Reversely, when the processor elements 910 transmit data to the host processor 900, it is impossible that the plural processor elements 910 generate data packet at a same time and transmit the data packet, because of data race caused. Therefore, the data receiving control means 955 of the host processor 900 specifies one of the sub-processors 930-1-930-4 (e.g. 930-1) via the exchange control circuit 940 to execute bus connection to the processor group 920-1 between the broadcast bus 50 and the sub-broadcast bus 51-1. In the processor element 910 under the bus connection, the packet generation/addition means 964 generates data packet and the data transmission control means 963 executes data transmission. In this case, a sequence of data storage is provided to the packet generated in the packet generation/addition means 964.
Such a method is disclosed in the above Japanese reference 61-139868 as another prior art technique, in which efficient data distribution, arrangement and collection are contemplated in a multiprocessor system by using data packet.
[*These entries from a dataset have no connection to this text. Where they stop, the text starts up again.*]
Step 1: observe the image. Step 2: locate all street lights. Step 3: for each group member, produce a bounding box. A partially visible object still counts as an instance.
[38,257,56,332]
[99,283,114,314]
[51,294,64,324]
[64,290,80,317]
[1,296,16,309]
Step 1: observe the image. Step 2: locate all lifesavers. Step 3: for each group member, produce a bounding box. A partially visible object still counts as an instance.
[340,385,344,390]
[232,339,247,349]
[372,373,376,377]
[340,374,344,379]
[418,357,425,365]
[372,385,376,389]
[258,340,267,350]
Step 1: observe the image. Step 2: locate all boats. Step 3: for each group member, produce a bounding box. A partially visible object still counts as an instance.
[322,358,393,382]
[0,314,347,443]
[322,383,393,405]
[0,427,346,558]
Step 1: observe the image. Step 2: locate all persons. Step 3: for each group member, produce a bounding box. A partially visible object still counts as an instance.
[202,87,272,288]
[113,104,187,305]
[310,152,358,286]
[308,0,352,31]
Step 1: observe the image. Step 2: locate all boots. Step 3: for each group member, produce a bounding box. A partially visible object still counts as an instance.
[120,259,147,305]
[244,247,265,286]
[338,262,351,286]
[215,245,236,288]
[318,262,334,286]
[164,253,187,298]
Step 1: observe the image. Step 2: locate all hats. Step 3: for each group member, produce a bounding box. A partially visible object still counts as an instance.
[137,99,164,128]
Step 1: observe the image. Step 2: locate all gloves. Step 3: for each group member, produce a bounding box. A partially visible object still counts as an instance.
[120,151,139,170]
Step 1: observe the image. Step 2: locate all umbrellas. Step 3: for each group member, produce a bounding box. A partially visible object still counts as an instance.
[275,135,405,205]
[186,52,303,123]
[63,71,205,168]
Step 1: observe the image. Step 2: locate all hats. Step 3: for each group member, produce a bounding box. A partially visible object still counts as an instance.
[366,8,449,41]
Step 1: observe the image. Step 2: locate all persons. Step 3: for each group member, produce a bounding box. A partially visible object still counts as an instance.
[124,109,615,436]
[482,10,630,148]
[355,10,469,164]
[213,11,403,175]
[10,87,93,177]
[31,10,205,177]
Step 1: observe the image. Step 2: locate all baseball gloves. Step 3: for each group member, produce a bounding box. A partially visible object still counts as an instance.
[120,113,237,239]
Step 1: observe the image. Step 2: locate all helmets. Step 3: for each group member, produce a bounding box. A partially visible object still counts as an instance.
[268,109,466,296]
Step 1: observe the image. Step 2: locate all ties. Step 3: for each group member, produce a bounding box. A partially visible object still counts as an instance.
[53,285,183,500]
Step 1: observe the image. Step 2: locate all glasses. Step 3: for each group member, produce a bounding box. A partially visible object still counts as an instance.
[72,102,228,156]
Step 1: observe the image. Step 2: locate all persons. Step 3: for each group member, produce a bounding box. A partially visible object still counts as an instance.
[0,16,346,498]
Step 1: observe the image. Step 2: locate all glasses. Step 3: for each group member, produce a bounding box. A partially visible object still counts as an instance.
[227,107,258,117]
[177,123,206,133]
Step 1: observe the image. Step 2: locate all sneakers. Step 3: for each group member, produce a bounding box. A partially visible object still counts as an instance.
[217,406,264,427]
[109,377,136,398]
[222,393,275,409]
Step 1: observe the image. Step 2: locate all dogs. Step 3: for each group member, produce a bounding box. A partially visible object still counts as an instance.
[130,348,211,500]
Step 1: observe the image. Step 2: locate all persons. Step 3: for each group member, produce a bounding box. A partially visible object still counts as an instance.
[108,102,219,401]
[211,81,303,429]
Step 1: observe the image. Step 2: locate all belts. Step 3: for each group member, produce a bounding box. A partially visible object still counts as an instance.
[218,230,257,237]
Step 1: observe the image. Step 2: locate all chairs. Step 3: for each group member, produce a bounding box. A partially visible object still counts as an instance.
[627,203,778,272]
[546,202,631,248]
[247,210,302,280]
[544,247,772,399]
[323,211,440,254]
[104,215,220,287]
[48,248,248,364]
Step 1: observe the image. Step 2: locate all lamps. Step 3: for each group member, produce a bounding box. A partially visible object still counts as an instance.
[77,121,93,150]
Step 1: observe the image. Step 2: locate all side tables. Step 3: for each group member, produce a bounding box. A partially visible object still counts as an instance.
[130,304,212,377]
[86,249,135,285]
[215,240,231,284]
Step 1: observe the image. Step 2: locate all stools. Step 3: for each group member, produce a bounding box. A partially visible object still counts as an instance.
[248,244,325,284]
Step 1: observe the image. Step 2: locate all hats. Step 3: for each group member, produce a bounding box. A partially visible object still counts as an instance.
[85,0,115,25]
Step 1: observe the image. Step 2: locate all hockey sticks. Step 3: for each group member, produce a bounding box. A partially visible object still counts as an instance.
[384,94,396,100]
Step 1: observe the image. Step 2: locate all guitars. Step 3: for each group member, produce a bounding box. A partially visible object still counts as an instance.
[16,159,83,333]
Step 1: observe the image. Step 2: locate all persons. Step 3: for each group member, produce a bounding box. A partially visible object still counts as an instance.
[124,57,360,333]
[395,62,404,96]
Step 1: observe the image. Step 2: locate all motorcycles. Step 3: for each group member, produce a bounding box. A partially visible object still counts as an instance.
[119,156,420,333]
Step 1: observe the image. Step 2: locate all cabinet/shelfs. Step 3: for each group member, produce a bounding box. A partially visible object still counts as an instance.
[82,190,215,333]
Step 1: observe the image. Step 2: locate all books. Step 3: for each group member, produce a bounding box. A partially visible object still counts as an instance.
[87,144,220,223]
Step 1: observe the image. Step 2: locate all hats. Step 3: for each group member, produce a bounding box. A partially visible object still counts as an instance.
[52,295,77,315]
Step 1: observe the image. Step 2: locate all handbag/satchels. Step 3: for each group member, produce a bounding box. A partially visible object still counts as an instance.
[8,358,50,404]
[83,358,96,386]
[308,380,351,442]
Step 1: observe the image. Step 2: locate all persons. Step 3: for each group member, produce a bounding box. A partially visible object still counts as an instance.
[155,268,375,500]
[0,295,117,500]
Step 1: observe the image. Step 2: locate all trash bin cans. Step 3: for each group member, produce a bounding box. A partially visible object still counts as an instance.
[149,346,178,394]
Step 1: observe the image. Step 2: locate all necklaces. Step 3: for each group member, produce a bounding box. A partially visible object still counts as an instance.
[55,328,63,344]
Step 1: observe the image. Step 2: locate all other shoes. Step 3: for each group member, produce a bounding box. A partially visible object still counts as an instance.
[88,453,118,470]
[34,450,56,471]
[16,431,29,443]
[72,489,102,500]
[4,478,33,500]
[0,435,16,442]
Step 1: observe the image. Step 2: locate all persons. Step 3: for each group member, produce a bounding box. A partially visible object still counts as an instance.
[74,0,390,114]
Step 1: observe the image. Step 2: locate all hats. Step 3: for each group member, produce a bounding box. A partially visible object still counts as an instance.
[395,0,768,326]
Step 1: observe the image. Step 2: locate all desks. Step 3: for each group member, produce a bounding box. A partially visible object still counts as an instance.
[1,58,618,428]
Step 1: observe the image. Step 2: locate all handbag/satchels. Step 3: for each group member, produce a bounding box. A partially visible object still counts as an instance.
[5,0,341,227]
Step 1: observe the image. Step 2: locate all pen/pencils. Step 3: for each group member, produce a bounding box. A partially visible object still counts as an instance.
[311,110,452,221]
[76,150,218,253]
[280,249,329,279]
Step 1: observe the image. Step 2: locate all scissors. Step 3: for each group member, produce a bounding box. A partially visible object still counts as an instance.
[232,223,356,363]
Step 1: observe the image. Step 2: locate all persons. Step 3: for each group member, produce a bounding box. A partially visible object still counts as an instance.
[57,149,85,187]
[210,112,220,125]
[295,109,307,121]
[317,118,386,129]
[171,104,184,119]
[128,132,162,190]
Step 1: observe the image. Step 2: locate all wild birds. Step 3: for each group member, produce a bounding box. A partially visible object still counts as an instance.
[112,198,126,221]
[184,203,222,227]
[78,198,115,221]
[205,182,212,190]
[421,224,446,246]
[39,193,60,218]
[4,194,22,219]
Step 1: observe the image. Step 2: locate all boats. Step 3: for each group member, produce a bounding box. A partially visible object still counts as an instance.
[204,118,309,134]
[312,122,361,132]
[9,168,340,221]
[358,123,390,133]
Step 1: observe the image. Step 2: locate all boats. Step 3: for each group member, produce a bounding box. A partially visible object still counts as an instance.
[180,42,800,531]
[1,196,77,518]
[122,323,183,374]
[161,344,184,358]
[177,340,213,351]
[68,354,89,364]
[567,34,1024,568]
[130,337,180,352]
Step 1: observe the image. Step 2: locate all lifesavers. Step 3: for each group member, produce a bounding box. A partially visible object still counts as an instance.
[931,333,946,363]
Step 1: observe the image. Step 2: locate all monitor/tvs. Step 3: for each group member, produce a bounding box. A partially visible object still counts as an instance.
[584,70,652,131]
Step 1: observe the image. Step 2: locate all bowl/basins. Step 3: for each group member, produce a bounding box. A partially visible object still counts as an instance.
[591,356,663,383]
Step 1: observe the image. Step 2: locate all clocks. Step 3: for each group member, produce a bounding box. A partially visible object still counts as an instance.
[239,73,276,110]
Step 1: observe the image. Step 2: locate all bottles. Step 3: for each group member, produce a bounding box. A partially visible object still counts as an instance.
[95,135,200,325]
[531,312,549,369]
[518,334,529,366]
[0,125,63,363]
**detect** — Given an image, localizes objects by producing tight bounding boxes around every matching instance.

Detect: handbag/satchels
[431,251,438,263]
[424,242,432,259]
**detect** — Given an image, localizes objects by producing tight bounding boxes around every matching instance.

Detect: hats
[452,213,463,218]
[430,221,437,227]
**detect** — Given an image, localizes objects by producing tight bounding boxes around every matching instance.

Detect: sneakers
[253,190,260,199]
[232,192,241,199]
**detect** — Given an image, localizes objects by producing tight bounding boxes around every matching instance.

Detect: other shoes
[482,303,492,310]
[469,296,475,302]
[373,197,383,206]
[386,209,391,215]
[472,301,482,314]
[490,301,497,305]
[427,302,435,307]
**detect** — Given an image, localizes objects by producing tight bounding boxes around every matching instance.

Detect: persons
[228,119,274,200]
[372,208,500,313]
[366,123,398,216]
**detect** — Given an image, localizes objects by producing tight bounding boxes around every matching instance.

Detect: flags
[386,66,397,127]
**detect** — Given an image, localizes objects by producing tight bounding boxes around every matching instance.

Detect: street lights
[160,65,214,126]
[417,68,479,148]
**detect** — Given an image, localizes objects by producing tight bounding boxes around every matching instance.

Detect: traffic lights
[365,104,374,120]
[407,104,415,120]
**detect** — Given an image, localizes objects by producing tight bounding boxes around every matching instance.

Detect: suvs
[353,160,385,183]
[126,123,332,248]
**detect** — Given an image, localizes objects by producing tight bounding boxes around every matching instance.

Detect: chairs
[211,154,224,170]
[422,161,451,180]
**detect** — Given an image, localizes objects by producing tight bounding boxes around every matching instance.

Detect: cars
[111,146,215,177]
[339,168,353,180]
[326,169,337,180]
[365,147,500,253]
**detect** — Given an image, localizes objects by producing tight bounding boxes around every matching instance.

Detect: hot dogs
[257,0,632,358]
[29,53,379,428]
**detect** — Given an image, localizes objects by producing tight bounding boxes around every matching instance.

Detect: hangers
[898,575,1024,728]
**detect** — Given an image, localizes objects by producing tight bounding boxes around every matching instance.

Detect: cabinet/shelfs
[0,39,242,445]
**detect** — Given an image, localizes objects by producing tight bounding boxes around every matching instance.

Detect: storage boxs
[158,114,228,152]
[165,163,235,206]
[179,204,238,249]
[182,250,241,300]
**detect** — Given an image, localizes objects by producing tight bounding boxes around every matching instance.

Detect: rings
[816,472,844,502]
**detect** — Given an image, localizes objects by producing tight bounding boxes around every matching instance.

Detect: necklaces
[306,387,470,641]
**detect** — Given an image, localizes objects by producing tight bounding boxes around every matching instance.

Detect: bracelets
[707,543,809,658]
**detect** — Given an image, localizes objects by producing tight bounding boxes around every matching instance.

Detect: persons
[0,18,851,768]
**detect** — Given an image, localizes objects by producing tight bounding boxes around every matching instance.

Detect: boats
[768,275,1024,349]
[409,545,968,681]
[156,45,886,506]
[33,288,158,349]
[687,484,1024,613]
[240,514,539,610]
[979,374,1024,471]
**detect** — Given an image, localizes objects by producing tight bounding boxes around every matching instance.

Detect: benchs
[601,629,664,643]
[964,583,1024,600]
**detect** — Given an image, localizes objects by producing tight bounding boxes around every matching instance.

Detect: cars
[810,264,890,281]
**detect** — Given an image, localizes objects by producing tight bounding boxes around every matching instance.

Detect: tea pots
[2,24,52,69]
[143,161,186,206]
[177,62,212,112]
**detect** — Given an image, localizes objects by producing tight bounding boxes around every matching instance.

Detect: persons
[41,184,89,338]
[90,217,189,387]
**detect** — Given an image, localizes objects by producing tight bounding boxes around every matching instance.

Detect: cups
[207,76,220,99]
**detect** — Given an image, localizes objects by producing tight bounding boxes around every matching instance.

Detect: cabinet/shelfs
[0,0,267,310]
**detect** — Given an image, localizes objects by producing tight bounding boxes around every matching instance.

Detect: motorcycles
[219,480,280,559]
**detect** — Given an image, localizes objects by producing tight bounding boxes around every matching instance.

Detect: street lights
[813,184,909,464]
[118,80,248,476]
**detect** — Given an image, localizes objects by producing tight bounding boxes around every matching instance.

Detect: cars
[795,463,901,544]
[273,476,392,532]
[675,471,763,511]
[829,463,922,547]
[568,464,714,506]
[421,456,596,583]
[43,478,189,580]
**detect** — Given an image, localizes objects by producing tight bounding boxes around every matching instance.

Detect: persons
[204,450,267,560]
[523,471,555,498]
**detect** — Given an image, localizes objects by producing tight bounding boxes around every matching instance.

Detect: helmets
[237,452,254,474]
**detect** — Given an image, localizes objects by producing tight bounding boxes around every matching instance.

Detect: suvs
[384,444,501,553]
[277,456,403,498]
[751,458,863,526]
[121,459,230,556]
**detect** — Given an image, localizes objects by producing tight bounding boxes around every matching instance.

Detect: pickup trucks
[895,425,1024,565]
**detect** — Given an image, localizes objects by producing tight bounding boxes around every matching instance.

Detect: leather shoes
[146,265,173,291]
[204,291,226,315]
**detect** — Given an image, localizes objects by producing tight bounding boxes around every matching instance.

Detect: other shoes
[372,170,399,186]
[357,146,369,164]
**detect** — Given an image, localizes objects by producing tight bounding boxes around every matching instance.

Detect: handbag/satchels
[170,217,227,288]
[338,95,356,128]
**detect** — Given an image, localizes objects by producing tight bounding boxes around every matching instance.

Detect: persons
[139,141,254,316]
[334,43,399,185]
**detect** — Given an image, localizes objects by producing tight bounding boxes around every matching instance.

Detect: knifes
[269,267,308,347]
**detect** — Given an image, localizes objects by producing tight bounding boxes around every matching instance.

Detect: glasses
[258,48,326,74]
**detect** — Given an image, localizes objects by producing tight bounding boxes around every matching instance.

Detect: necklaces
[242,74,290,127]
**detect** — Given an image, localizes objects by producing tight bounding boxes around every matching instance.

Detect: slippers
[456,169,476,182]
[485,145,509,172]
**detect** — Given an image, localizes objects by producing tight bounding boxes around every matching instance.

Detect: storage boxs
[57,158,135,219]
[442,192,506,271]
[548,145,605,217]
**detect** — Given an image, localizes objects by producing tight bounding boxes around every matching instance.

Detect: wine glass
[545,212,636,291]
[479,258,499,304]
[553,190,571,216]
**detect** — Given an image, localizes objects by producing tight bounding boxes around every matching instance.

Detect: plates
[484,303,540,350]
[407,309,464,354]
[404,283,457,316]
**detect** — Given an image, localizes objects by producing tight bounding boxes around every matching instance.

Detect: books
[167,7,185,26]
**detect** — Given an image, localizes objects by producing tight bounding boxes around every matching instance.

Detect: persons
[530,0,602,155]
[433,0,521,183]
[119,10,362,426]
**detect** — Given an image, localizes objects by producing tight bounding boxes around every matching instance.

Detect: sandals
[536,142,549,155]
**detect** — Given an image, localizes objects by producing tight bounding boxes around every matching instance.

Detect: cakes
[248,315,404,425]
In general, as described above, there are chief two methods for executing data distribution, arrangement and collection in the conventional multiprocessor system: (1) a method that the broadcast buses are respectively provided; and (2) a packet control method.
Under the above construction, however, as cleared from FIG. 13, a control port and a switching mechanism are required for each processor, which involves complicated system. Further, one host processor 900 concentrates on management of the bus switching, with results that signal lines for switch control are increased in number and in length in proportion to increase in processors. This causes concentration of task regarding control at the processor for controlling the signal control lines. Otherwise, if a multi-port is provided to each processor, the ports are increased in number, which involves complication of port control and construction of the processors.
Moreover, in the packet method in FIG. 15, lengthy packet data must be transferred at every data transfer. In other words, extra data must be sent out to the broadcast bus 50. Especially, with data of short data length, overhead of packet data, i.e. overhead such as packet receiving, address matching, packet discard and the like is unnecessarily increased, with a result of lowered data transfer efficiency. This circumstance is not improved even in case where the processor element group with no relation to the data transfer is electrically disconnected, and all processors are required to execute control recognition by packet again after reconnection.
In data distribution and arrangement where the host processor 900 transmits data to the processor elements 910, judgement can be performed with only data packet. However, since data concentration occurs where the data in the processor elements 910 are collected to the host processor 900, the host processor 900 is required to specify the processor element 910 in a prescribed method and to execute data classification operation according to the received data packet. There may be a method that data is written into the memory 951 without using data classification means 957 for data classification operation. Anyway, hardware regarding the selection of the processor element groups 920-1-920-4 is required. Further, hardware for respective data transfer devices 952, 962 of the host processor 900 and the processor elements 910 must be increased and hardware for path selection in the broadcast bus 50 is also required, with a result of complicated hardware.